The objectives sought to be accomplished are equally fine. The Vision includes raising the per capita income of Tamil Nadu's residents to $10,000 per annum (at 2010 prices) from the present $1,628, bringing about a high standard of social development, with the Human Development Index of the state matching those of developed countries by 2023, providing high-quality infrastructure all over the state comparable with the best in the world, and making Tamil Nadu the knowledge capital and innovation hub.

FOUR SOURCES

The rub is going to be finding the Rs 15 lakh crore to be spent in the next 11 years on infrastructural projects encompassing all these goals.
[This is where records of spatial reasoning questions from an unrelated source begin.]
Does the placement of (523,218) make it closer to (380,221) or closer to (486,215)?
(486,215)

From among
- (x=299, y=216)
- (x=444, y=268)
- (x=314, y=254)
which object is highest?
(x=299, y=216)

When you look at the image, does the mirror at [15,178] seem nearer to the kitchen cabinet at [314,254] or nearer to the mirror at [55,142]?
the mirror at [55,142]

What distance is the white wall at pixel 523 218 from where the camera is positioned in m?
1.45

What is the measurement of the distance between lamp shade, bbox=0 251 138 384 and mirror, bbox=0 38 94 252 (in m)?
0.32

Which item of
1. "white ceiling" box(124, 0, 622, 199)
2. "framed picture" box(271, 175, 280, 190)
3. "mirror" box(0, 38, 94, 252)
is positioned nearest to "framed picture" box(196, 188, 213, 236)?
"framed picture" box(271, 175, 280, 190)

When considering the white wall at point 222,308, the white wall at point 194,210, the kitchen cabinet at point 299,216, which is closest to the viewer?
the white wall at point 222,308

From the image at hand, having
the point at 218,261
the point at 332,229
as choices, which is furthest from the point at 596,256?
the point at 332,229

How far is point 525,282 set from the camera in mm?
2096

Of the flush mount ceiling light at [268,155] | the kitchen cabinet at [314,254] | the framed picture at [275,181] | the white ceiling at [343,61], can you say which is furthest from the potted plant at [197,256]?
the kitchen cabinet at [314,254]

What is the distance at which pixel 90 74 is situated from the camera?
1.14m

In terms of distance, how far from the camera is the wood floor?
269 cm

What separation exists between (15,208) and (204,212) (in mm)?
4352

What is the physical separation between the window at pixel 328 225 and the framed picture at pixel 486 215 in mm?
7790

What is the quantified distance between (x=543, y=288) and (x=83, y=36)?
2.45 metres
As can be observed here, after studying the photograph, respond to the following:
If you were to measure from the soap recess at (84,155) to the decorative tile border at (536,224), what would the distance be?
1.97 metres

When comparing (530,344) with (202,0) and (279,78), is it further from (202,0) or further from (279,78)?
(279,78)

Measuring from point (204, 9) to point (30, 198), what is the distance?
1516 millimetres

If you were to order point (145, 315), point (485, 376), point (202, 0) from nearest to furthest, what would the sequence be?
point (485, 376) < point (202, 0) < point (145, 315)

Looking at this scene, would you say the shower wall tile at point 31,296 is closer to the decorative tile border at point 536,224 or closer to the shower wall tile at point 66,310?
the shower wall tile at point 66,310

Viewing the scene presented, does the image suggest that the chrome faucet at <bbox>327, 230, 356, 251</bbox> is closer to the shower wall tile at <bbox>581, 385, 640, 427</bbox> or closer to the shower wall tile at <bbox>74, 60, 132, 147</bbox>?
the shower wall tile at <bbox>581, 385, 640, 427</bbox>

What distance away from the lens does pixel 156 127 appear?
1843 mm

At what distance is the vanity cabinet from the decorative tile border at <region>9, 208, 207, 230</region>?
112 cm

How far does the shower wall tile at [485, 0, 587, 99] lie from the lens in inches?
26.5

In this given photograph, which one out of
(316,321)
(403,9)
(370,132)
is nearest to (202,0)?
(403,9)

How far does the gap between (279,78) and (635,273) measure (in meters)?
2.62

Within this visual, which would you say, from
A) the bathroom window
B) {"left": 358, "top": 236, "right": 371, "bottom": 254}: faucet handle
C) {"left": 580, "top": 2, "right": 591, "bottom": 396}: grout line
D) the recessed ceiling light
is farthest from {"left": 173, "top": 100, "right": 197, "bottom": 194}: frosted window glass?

The average per year works out to Rs 1,35,000 crore, or ten times the annual expenditure of around Rs 14,000 crore by the State on capital account.

The Vision 2023 document envisages mainly four sources for the huge outlay: The first is “the fiscal space created within the fiscal deficit of 3 per cent of the State Gross Domestic Product”.

At the moment, these are mere words, as the document contains no evidence of any concrete steps having been worked out on this account.

The document hopes to make the infrastructure services self-financing and sustainable by carrying out appropriate sectoral reforms and ensuring suitable cost recovery. This hope, again, is rather vague, in the absence of any cash flow chart based on existing and projected parameters.

The State Government also proposes to enlist the participation of private sector (including FDI, domestic investments, and bank funding) under the private-public-partnership mode to the extent of one-third (or Rs 5 lakh crore) of the outlay at the rate of about Rs 60,000 crore from now on. One can only wish the Government all good luck on this score.

Finally, of course, as is only to be expected, the State Government intends to heavily lean on the Centre to fund the Strategic Plan “to the extent it can”.

The Vision document, for all its imperfections, still serves the important purpose of enabling the State to benchmark itself against the best that it owes to the people in terms of overall economic development, good and honest governance and different categories of services. From that standpoint, it deserves to be welcomed.